Fixing broken cluster

jlgarnier

Active Member
May 25, 2021
38
3
28
Auriol, France
Hi Community,

I have two small servers in my homelab: one at 192.168.1.100, the other at 192.168.110. I had a network issue and decided to set a static DHCP address for the second at 192.168.1.120. Unfortunately, this broke the cluster: the UI returns the error message "hostname lookup 'LAB-server5' failed - failed to get address info for: LAB-server5: Name or service not known (500)" and freezes. I then need to manually edit the cluster config file to update the IP address for the second server.

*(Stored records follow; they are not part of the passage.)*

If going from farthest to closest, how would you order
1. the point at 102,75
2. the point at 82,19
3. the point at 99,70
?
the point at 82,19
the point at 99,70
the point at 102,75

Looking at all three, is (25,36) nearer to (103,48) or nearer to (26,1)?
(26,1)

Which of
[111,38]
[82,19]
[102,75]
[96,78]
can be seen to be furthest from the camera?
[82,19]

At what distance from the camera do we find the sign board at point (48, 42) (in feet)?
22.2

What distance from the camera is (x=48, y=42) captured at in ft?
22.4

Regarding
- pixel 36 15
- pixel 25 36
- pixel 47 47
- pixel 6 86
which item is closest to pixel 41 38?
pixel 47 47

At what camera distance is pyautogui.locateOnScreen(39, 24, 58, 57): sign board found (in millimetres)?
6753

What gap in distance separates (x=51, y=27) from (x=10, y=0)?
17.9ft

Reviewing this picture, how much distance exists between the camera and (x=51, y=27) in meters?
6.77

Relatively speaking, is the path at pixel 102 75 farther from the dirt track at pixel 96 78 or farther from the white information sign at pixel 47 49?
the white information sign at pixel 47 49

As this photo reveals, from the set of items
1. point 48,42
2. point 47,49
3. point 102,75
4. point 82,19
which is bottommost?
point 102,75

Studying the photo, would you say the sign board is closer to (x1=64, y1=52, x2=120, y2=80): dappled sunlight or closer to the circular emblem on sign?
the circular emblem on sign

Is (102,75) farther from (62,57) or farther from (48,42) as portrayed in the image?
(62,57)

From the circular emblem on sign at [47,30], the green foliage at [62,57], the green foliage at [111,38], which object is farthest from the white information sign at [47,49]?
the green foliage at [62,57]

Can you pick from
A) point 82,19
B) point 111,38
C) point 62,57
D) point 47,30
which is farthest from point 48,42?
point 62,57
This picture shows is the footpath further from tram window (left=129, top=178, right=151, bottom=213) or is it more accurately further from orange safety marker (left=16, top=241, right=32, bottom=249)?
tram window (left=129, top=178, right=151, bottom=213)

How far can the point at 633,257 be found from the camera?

I've read that I could edit the corosync.conf file (https://pve.proxmox.com/wiki/Cluster_Manager#pvecm_edit_corosync_conf), but it seems I don't have the required privileges, although I SSHed as 'root'...

Can anyone tell me what's the appropriate procedure to modify this file? If this is the proper file of course...

Thanks in advance for any help!
 
Done, but this is obviously not enough... How can I edit the a.k.a. "cluster config file" to indicate Server5 has moved to 192.168.1.120? The procedure listed in the wiki doesn't work because any command in /etc/pve is rejected (Permission denied, as root and www-data)...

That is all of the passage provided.